Method for screening size of carrier
Abstract
The present invention provides a method for screening the size of carrier for a subject in need, comprising: (a) providing a series of labeled carriers which have different sizes; (b) administering one of the series of carriers to a subject who suffers from an organ dysfunction; (c) monitoring biodistribution of the carrier of step (b) in said subject; (d) repeating steps (b) and (c) until all the series of carriers are administered and all the biodistribution of the series of carriers are monitored; and (e) determining the size of carrier for said subject in accordance with the retention time of the series of carriers in the dysfunctional organ of said subject. The method can be used as a screening platform for drug carrier, in which the optimal size of carrier can be screened for the dysfunctional organ of the subject.
Claims
exact text as granted — not AI-modifiedWhat is claimed is:
1 . A method for screening the size of carrier for a subject in need, comprising:
(a) providing a series of labeled carriers which have different sizes; (b) administering one of the series of carriers to a subject who suffers from a condition selected from organ dysfunction, inflammation, cancer formation or other injured or abnormal conditions; (c) monitoring biodistribution of the carrier of step (b) in said subject; (d) repeating steps (b) and (c) until all the series of carriers are administered and all the biodistribution of the series of carriers are monitored; and (e) determining the size of carrier for said subject in accordance with the retention amount of the series of carriers in the tissue and/or organ affected by the condition of said subject.

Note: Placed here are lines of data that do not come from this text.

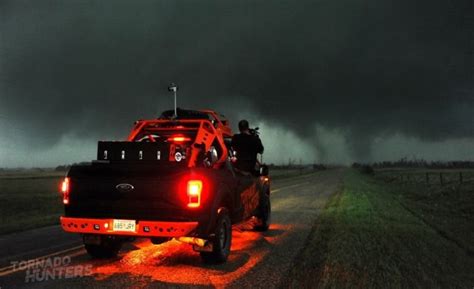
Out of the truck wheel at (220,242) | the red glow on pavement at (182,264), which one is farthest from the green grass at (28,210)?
the truck wheel at (220,242)

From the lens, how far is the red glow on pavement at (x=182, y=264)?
18.6 feet

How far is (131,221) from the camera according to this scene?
5.83 metres

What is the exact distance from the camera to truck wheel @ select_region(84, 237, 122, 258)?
22.1 feet

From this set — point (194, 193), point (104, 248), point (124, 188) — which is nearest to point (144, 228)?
point (124, 188)

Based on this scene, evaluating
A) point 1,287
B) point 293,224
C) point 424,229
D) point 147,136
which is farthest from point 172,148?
point 424,229

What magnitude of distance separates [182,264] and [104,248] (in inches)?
55.3

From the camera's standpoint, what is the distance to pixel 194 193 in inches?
228

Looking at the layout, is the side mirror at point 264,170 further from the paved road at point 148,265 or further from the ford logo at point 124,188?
the ford logo at point 124,188

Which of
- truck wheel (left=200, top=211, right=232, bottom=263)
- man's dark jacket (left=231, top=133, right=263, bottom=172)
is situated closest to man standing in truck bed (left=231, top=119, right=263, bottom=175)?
man's dark jacket (left=231, top=133, right=263, bottom=172)

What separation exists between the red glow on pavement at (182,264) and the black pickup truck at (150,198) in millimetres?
333

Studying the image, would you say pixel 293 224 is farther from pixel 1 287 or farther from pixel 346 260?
pixel 1 287

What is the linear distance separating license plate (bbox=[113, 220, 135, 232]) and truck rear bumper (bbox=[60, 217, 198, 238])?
3 cm

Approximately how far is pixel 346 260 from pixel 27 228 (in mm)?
9050

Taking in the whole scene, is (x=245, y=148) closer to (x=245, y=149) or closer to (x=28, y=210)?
(x=245, y=149)
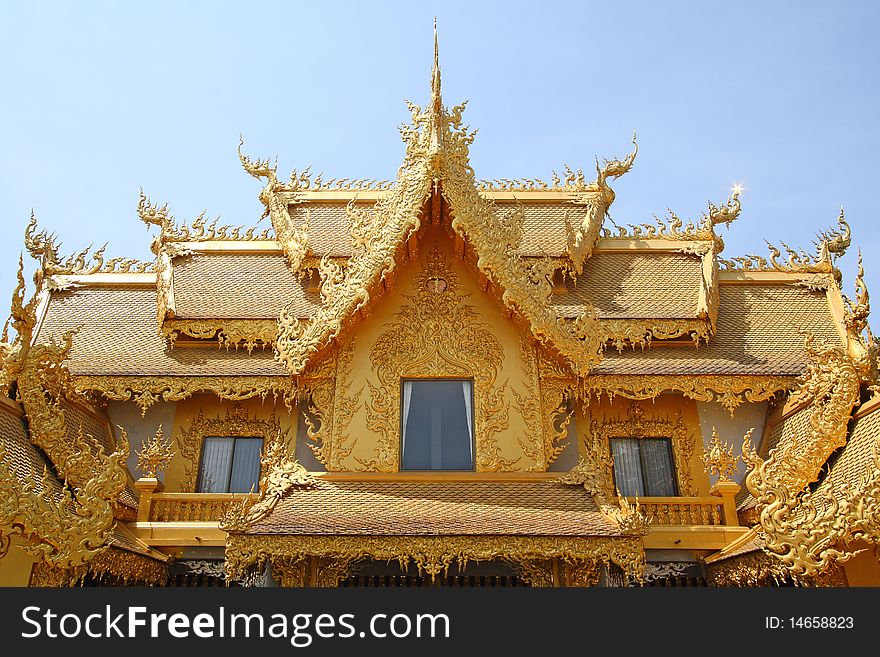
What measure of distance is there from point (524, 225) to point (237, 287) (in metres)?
4.53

2 . The method according to claim 1 , wherein the series of carriers are composed of an organic material, an inorganic material, or a metal material.
3 . The method according to claim 1 , wherein the series of carriers are nanoparticles having a size in the range of 0.1-1000 nm.
4 . The method according to claim 1 , wherein each of the series of carriers is fluorescence-labeled, radio-labeled, iron oxide-loaded, labeled by other materials or by methods for detection of the nanoparticles.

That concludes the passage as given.